ESERCIZI DA SVOLGERE
- A) Nel testo sull'irragionevole durata del processo, in quale data è entrata in vigore la norma esaminata?
- B) Scrivi il seguito del testo sull'irragionevole durata del processo, cominciando subito dopo la sua ultima frase.

TESTO DA LEGGERE
=======

Si rivela dunque decisiva, nel ragionamento adottato nel decreto impugnato, l’incidenza dell’applicabilità della L. n. 89 del 2001, art. 2, comma 2-sexies, lett. d), nel testo introdotto dalla L. n. 208 del 2015, il quale dispone che si presume insussistente il pregiudizio da irragionevole durata del processo, salvo prova contraria, nel caso di: “(…) perenzione del ricorso ai sensi degli artt. 81 e 82 codice del processo amministrativo, di cui al D.Lgs. 2 luglio 2010, n. 104”.

Le ipotesi considerate nell’elenco di presunzioni di cui alla L. n. 89 del 2001, art. 2, comma 2-sexies, costituiscono prova “completa”, alla quale il giudice di merito può legittimamente ricorrere, anche in via esclusiva, salvo pur sempre il limite della motivazione del proprio convincimento, nonchè quello dell’esame degli eventuali elementi indiziari contrari al fatto ignoto dell’inesistenza del pregiudizio da irragionevole durata del processo, che si pretende legislativamente di desumere tramite l’allestita presunzione.

Al riguardo, peraltro, questa Corte ha messo in evidenza come la L. 28 dicembre 2015, n. 208, art. 1, comma 777, non contemplasse, per le modifiche introdotte dalla sua lett. d, ovvero appunto per l’art. 2-sexies, alcun regime transitorio, come invece stabilito dalla lett. m), intervenendo sulla L. n. 89 del 2001, art. 6 (cfr. in tal senso Cass., Sez. 6 -2, 26/01/2017, n. 2026).

La norma in esame è dunque entrata in vigore il 1 gennaio 2016 (L. 28 dicembre 2015, n. 208, art. 1, comma 999).

=======

MATERIALE FORNITO
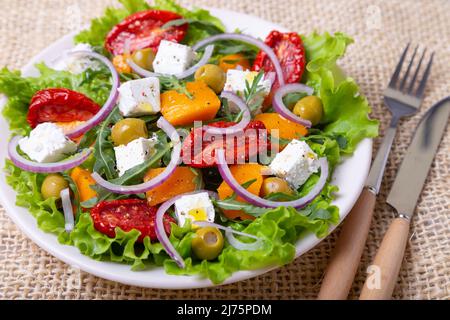 Warmer Salat mit Kürbis, Feta-Käse, getrockneten Tomaten, Oliven, Rucola und roter Zwiebel. Nahaufnahme. Stockfoto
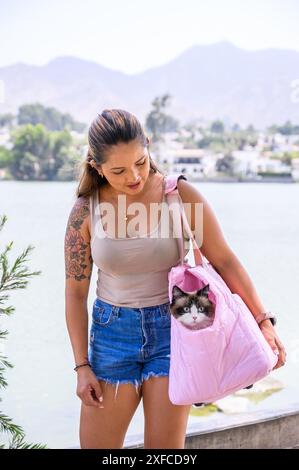 Trendige tätowierte Frau, die einen Tag mit ihrer geliebten Katze in einem rosa Sling Bag genießt Stockfoto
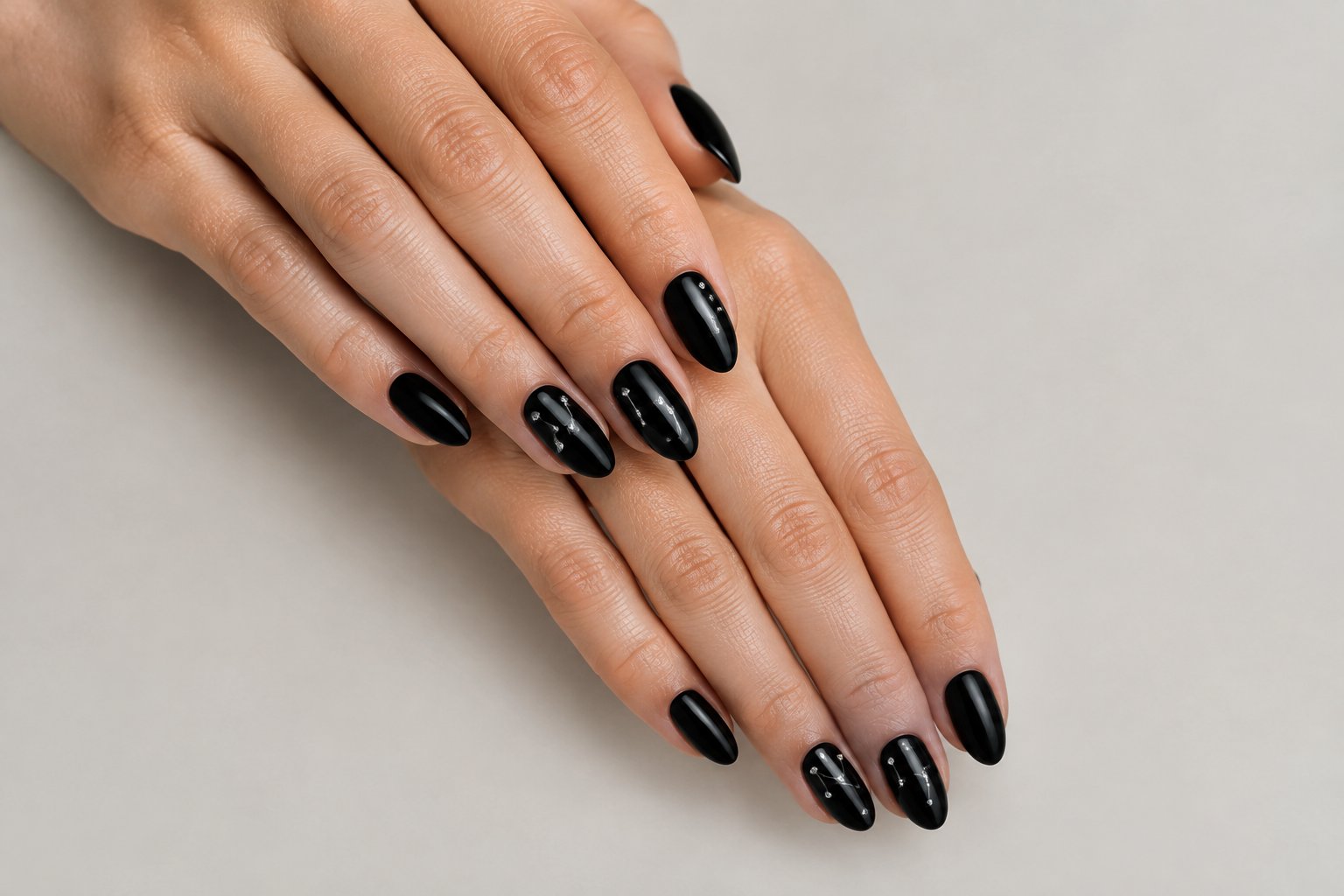Hands with glossy black nails decorated with tiny rhinestone constellations.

=======

RISPOSTE AGLI ESERCIZI
- A) Il 1 gennaio 2016.

- B)
Secondo consolidati principi giurisprudenziali (a far tempo quanto meno da Cass. Sez. U, 12/12/1967, n. 2926) il principio dell’irretroattività della legge comporta che la legge nuova non possa essere applicata, oltre che ai rapporti giuridici esauriti prima della sua entrata in vigore, a quelli sorti anteriormente ed ancora in vita, se in tal modo si disconoscano gli effetti già verificatisi del fatto passato o si venga a togliere efficacia, in tutto o in parte, alle conseguenze attuali e future di esso. Lo stesso principio implica, invece, che la legge nuova possa essere applicata ai fatti, agli status e alle situazioni esistenti o sopravvenute alla data della sua entrata in vigore, ancorchè conseguenti ad un fatto passato, quando essi, ai fini della disciplina disposta dalla nuova legge, debbano essere presi in considerazione in se stessi, prescindendosi completamente dal collegamento con il fatto che li ha generati, in modo che resti escluso che, attraverso tale applicazione, sia modificata la disciplina giuridica del fatto generatore.

La L. n. 89 del 2001, art. 2, comma 2-sexies, lett. d), ha inciso, in particolare, sulla disciplina del riparto dell’onere della prova, con riferimento al presupposto per la sussistenza del pregiudizio: da irragionevole durata del processo, nel senso di contemplare una presunzione iuris tantum di disinteresse della parte a coltivare il processo in caso di perenzione del ricorso ai sensi degli artt. 81 e 82 codice del processo amministrativo (ovvero, come avvenuto nella specie, agli effetti del D.Lgs. 2 luglio 2010, n. 104, art. 1 all. 3). E’ stata così posta, in favore dell’Amministrazione, in vista della statuizione giudiziale, una più favorevole presunzione legale relativa rispetto al quadro legislativo previgente, che non può trovare applicazione unicamente nei processi di equa riparazione già iniziati al momento dell’entrata in vigore della nuova regolamentazione.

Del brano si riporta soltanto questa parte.